AVA-120-01: Photography 1 — TTh 9:30 am – 12:20 pm (Benjamin) CC: HUM
A course in black and white silver halide film and gelatin silver printing. Students learn the basics of the art’s aesthetics, the camera, processing, printing, and evaluation/assessment of photographic prints. Three separate projects lead students through making their own photographic prints in various themes and genres of contemporary fine art photography. Students study important works in photography that relate to each project and have critiques of their work. A 35mm film camera with a light meter and adjustable focus is required. Limited enrollment, by permission of instructor.
AVA-160-01: Digital Art — TTh 9:30 am – 12:30 pm (Orellana) CC: HUM
This introductory course focuses on the fundamentals of using the computer as an art tool in the production of two-dimensional content. Topics covered include essentials of digital imaging, digital printing, and posting information to the Internet. Class lectures and hands-on studio will incorporate technique demonstrations, discussions, technical exploration, aesthetic inquiry and historical information relevant to computer multimedia, hypermedia and telecommunications. Students are encouraged to pursue areas of interest and explore new ideas throughout the course. Outside work required. No previous experience necessary.
AVA-220-01: Photography 2 — TTh 2:00 pm – 5:00 pm (Benjamin) CC: HUM
This class experience is two-fold. The first half involves advanced black and white film/chemistry/printing that encourages a refinement of technique and increased sophistication of aesthetics and ideas. The second half involves color digital photography, learning the basics of Photoshop® editing software as used by photographers. Students do “Language of Photography” projects and make printed portfolios. Prerequisite(s): AVA 120; limited enrollment, by permission of the instructor.
CSC-385-01: Computer Graphics — TTh 1:55 pm – 3:40 pm (Anderson)
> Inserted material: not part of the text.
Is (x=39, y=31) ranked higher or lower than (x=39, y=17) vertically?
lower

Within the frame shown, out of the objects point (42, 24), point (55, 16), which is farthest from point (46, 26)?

Implementation and use of algorithms for computer graphics. Rendering and representation of 3D objects. Lighting, shading and texture mapping surfaces of 3D objects. Programming interactive graphics applications. Constructing 3D models of real-world objects Prerequisite(s): (1) C- or higher in CSC 151 or (2) MTH 197 and a C- or higher in CSC 150. MTH 199 can be substitued for MTH 197.
EGL-288-01: Film As Fictive Art — TTh 7:00 pm – 8:45 pm (Troxell) CC: HUM, WAC
The designation “world cinema” has customarily denoted cultures of filmmaking existing outside the Hollywood monolith and has generally focused on traditions of national cinema. Today more than ever, however, the film industry is enmeshed in systems of TV and cable networks, digital technologies, and capital flows, which exceed national boundaries. Over the course of the term, we will investigate the heuristic, political, and affective force of the concept of “national cinema,” while at the same time, analyzing the complex formations of identity, citizenship, and ethics, portrayed on screen and constructed through transnational networks of production, exhibition, and distribution. We will play close attention to methods, terminology, and tools needed for the critical analysis of film and will link the analysis of such formal features as editing, mise-en-scene, and sound design to specific historical and cultural distinctions and changes, ranging from the coming of synchronized speech to the digital convergences that shape screen studies today. Prerequisite(s): EGL 100 or EGL 101 or EGL 102 or a grade of 5 on the AP English Literature or Language test.
FLM-303-01: Cinematic Montage — TTh 10:55 am – 12:40 pm (de Sève) CC: HUM
Learn and practice cinematic montage in this fun, hands-on course. From Dziga Vertov’s Man with a Movie Camera to modern movie chase scenes, montage takes the basic building blocks of film and combines them to evoke the condensation of space, time, and information. The course will review the history of montage as a starting point to help you practice shooting, editing, sound and effects to create your own montages.
FLM-310: Environmental Action Media Lab — (de Sève) Section 01: TTh 1:55 – 3:40; Section 02: MW 3:05-4:45
This hands-on media production class challenges students to investigate and create media on environmental issues critical the Earth’s survival. Students will also develop a plan to move audience members to substantive action on their issue(s). The course will culminate in a locally-sourced banquet at Proctor’s Theater in March 2018 in which the banquet food itself will serve as a platform for investigating the environmental impact of food and sustainability.
MLT-201-01: Chinese Cinema — MW 3:05 – 4:45 (Zhang) CC: LCC, HUM
From the glitzy production studios of 1930’s Shanghai to the contemporary hinterlands of China, the backstreets of Hong Kong, and the towns of Taiwan, this course examines the development and transformation of Chinese cinema. It explores questions of aesthetics, Chinese identity, transnationalism, and representation. All films subtitled.